• _PAGE EXCERPT_
⟨

Abstract: The following is a description of how a QuickSort  component can be constructed using the inherent parallelism of COSA components. Please note that this example is preliminary and was quickly put together in order to show that COSA can handle general-purpose, fine-grain parallelism. An actual COSA QuickSort would use supervisor or control components (not used here) and plain data connectors. See COSA: A New Kind of Programming for more.

Introduction

Newcomers to COSA are invariably surprised to learn that a comparison operation can be performed only when a change occurs that may affect the comparison. The reason is that the COSA software model is based on change. Comparison operators are sensors that detect specific changes in their assigned data. Comparisons are therefore never invoked directly as is normally done in conventional programming languages. Note that, since a comparison sensor must have access to the result of its previous comparison in order to determine whether or not a change has occurred, a special case exists when a component is first created. Upon creation, every sensor assumes by default that its previous test result was false. Note also that, after creation, a COSA component is inactive (asleep) and must be explicitly activated (awakened) in order to do anything. Every component has a special effector cell set aside for that purpose. A sensor can be specifically configured so that it immediately performs its comparison when its parent component is awakened.

Keep these things in mind while reading the rest of this page. Also, remember that, unlike certain so-called concurrent languages (e.g., Erlang), COSA is implicitly parallel. Components and cells are inherently concurrent. Sequential order is explicit, however. The designer must specify whether or not two operations must occur in a specific order. That's the difference between a true parallel programming environment and a sequential language that is advertised as being concurrent.

⟩

• _AVAILABLE DATA_
⟨

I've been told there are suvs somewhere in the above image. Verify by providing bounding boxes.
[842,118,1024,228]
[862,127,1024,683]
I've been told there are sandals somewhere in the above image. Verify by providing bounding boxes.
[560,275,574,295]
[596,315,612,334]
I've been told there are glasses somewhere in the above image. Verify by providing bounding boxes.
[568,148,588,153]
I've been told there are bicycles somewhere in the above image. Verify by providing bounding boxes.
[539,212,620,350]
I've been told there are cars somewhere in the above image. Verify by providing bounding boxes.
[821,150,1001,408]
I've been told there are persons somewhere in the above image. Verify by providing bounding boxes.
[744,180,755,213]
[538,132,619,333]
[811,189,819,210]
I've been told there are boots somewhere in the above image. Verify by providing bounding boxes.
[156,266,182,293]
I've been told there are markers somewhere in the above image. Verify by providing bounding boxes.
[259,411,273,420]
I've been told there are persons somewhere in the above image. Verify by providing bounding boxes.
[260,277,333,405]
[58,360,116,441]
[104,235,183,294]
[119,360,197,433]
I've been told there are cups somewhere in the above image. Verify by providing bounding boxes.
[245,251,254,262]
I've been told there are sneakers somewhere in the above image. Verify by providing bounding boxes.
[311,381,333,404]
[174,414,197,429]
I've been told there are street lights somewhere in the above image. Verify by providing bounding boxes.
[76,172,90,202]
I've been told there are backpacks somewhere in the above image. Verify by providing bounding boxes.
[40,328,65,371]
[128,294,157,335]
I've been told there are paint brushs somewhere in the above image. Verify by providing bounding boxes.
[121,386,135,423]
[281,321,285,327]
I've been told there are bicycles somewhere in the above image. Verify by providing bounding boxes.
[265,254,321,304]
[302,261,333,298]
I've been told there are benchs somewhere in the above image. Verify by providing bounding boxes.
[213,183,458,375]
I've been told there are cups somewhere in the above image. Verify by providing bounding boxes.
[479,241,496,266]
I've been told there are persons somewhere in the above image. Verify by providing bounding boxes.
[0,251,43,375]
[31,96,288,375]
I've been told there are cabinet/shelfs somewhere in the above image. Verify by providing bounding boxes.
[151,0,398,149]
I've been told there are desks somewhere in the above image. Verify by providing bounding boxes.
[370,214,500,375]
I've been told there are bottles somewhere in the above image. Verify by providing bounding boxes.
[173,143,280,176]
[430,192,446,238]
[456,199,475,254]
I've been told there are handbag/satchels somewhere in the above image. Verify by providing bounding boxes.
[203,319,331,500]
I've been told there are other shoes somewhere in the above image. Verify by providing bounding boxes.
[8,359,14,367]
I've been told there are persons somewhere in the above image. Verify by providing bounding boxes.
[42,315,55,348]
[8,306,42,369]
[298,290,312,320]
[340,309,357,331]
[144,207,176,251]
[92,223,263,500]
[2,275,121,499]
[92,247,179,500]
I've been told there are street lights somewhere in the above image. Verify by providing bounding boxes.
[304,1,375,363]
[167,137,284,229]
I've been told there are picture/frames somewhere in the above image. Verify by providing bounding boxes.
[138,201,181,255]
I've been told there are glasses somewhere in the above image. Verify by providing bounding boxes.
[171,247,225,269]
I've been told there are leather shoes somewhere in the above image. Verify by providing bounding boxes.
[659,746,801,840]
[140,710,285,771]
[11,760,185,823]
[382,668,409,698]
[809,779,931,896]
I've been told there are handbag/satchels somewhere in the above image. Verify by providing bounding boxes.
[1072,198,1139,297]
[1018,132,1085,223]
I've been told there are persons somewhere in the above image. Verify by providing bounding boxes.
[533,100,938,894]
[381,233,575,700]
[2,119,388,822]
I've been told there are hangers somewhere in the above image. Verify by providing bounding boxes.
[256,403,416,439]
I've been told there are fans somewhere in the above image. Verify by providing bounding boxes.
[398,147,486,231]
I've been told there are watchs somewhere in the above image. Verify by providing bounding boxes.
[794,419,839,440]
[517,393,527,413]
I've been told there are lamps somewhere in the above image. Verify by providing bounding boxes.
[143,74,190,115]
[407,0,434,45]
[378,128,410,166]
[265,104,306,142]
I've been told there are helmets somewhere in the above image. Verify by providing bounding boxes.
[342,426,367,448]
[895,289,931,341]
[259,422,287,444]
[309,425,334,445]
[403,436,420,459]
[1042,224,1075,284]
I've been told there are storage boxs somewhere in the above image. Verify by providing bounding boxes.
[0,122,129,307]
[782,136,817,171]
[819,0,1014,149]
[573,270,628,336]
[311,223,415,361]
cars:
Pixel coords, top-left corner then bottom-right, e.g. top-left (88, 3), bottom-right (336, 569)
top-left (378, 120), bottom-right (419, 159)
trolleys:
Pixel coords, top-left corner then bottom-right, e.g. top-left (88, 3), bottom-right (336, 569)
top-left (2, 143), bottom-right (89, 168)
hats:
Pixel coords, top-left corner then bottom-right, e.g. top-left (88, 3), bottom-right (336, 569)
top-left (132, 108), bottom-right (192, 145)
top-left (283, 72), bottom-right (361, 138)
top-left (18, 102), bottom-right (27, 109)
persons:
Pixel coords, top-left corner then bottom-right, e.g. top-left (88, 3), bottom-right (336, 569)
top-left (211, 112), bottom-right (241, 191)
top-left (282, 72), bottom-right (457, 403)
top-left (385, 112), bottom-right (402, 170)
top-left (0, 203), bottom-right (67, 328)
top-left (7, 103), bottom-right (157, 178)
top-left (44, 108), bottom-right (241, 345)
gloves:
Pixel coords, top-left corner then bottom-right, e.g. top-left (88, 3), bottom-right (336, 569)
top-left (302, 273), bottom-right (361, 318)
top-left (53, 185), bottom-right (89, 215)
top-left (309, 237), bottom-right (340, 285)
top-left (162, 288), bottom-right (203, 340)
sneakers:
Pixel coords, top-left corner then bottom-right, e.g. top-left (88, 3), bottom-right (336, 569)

⟩

• _WORK ITEM 1_
In two sentences, summarize the COSA page excerpt.
• _WORK ITEM 2_
According to the COSA page excerpt, what does every sensor assume by default upon creation?
• _WORK ITEM 3_
Print the passage of the COSA page excerpt from "Abstract: The following" up to and including "Programming for more.".
Rely solely on the text; the rows are not needed.

• _SOLUTION 1_
The COSA page excerpt introduces a preliminary QuickSort component built on the inherent parallelism of COSA components, and explains that COSA comparisons are performed only when a change occurs that may affect them, since the software model is based on change and comparison operators are sensors. It adds that new components are inactive until explicitly awakened, and that COSA is implicitly parallel while sequential order must be specified explicitly by the designer.

• _SOLUTION 2_
It assumes that its previous test result was false.

• _SOLUTION 3_
Abstract: The following is a description of how a QuickSort  component can be constructed using the inherent parallelism of COSA components. Please note that this example is preliminary and was quickly put together in order to show that COSA can handle general-purpose, fine-grain parallelism. An actual COSA QuickSort would use supervisor or control components (not used here) and plain data connectors. See COSA: A New Kind of Programming for more.